*Excerpted passage*:
'''

In 2008, the LICPA joined the national institutes of Ghana and Nigeria in promoting a semi-professional credentialing examinations known as the Accounting Technicians Scheme, West Africa (ATSWA. The ATSWA exams, which are a uniform mid level exam for accountants in West Africa, are currently administered in English speaking West Africa under the auspices of the Association of Accountancy Bodies in West Africa (ABWA) of which the LICPA is a founding member. ATSWA exams is currently administered, as a foundation professional exam for aspiring professional accountants, in all but one English-speaking countries in West Africa, the sole exception being The Gambia, which expects to commence the ATSWA exam in September, 2014.
Professional Examinations
The LICPA does not yet have a full professional accounting credentialing program of its own. However, under a Memorandum of Understanding signed with the Institute of Chartered Accountants, Ghana (ICAG)in 2010, the LICPA, starting 2011, administers the professional accounting examination of the Ghanaian Institute as the LICPA's pre-admission exams. Based on the results of that examination, a successful LICPA candidate becomes eligible for admission into the Institute as a Certified Public Accountant (CPA), Liberia and also into the Ghanaian Institute as a Chartered Accountant, Ghana (CA, Gh).
Accounting Education in Liberian Universities
Under funding provided by the United States Agency for International Development (USAID) under its Governance Economic Management Support (GEMS) program to Liberia, the Liberian Institute has, starting September 2013, launched a program, called Syllabi Integration Program (SIP), which aims to raise the standards of accounting education in Liberia to a global level within five years, and in the process also correct a number of ills that are endemic in the educational system of Liberia. Under the Program, the Institute integrates the syllabi of the two credentialing programs mentioned above (ATSWA and the ICAG Professional exams) into the accounting curricula of Liberian tertiary institutions of learning that elect to partner with the LICPA in its national capacity building effort. The syllabi integration is such that students in participating schools are expected to qualify as professional accountants by the time they meet standard academic requirements for graduation or be close to doing so by then. The idea is that having been brought that close to professional qualification, students in participating schools who do not qualify as professional accountants by the time they complete the academic requirements of each participating school will, on their own seek professional qualification on their own even after graduation. The Institute expects that this way, it will substantially increase number of Liberian professional accountants, who are currently in very short supply.

'''

*The data*:
'''

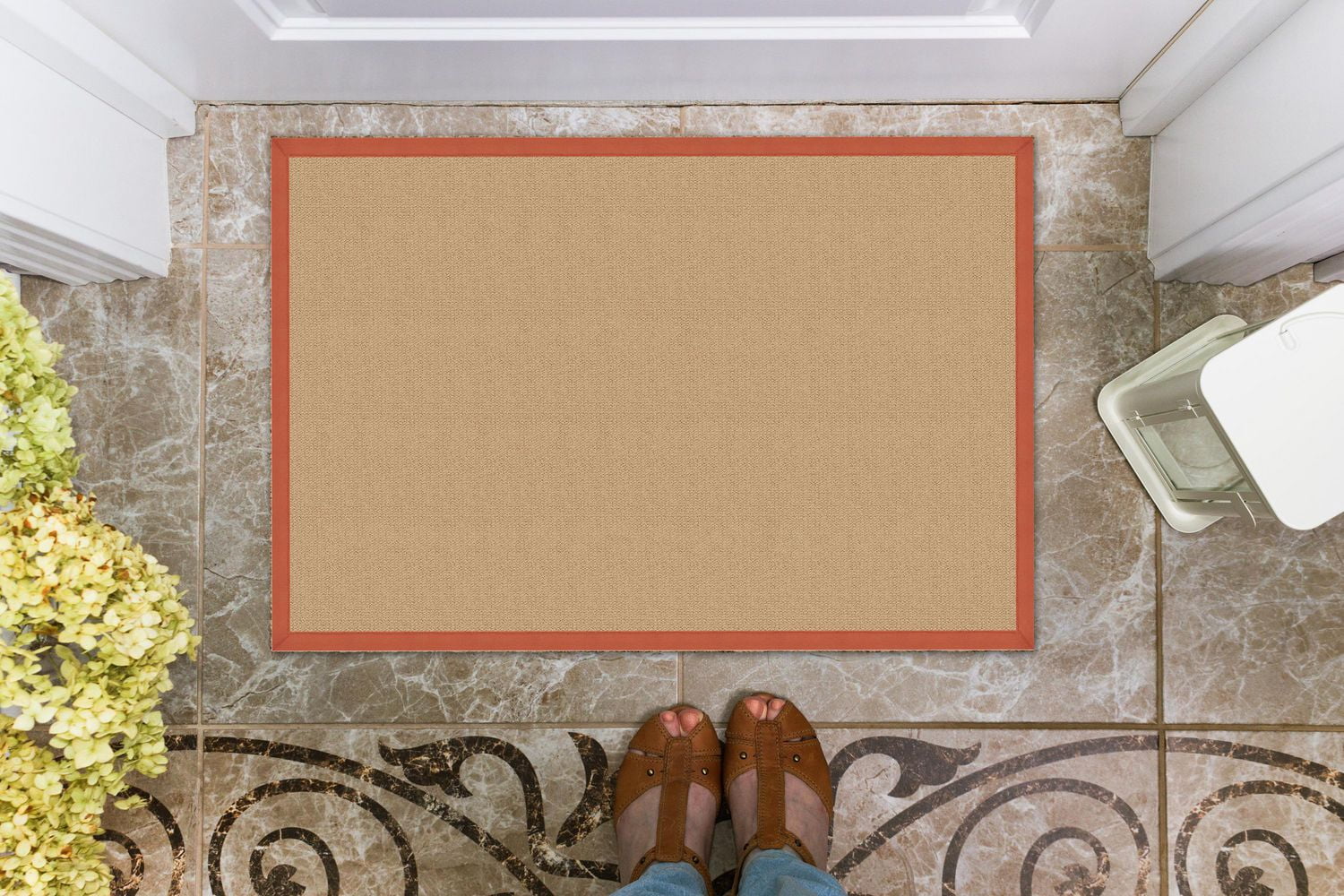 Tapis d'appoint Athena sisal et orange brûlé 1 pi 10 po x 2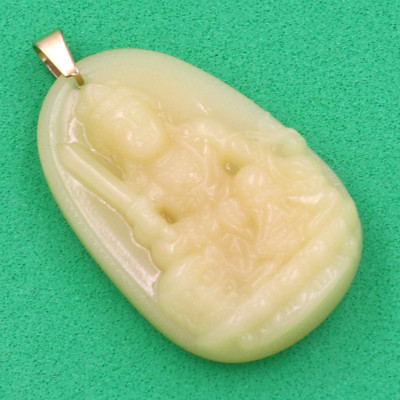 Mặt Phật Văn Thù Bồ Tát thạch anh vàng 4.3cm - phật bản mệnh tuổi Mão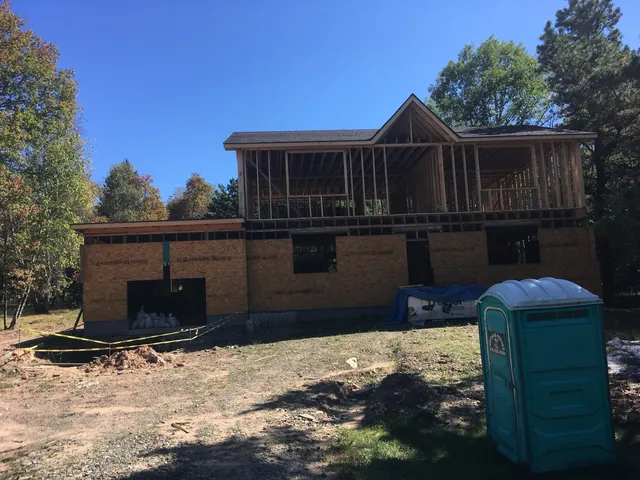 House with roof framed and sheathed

'''

*Using the information*:
1) Reproduce word for word the part of the passage on the LICPA that opens with the words containing "Professional Examinations" and closes with "Ghana (CA, Gh).".
2) Write what comes next in the passage on the LICPA, starting right after its final sentence.
The material placed after the passage on the LICPA stands apart from it.

*Response list*:
1)
Professional Examinations
The LICPA does not yet have a full professional accounting credentialing program of its own. However, under a Memorandum of Understanding signed with the Institute of Chartered Accountants, Ghana (ICAG)in 2010, the LICPA, starting 2011, administers the professional accounting examination of the Ghanaian Institute as the LICPA's pre-admission exams. Based on the results of that examination, a successful LICPA candidate becomes eligible for admission into the Institute as a Certified Public Accountant (CPA), Liberia and also into the Ghanaian Institute as a Chartered Accountant, Ghana (CA, Gh).

2)
Under the Program student in participating schools are required to pass corresponding external exams administered by LICPA, as part of the credentialing programs outlined above, in order to obtain academic credit in his school. However, the Council of the Institute recognizes that, unless suitably ameliorated, that requirement is inherently unfair to students at participating institutions where, with rare exceptions, the instructors who teach in those schools are unfamiliar with professional accounting exams. To address that challenge, the Institute works in collaboration with the Liberian Institute of Public Administration (LIPA), a funding beneficiary of the GEMS program of the USAID in Liberia. Thus under funding provided for the purpose by the USAID, the two Liberian capacity building institutes hire the services of experienced expatriate professional accountants who teach at participating universities as full-time instructors whose specific brief includes coaching students in each participating university to pass the LICPA's semi-professional and its full professional exams. Together with GEMS, the two partnering institutes hire the instructors; LIPA handles administration of the Program while the LICPA concentrates on the academic aspects of the Program.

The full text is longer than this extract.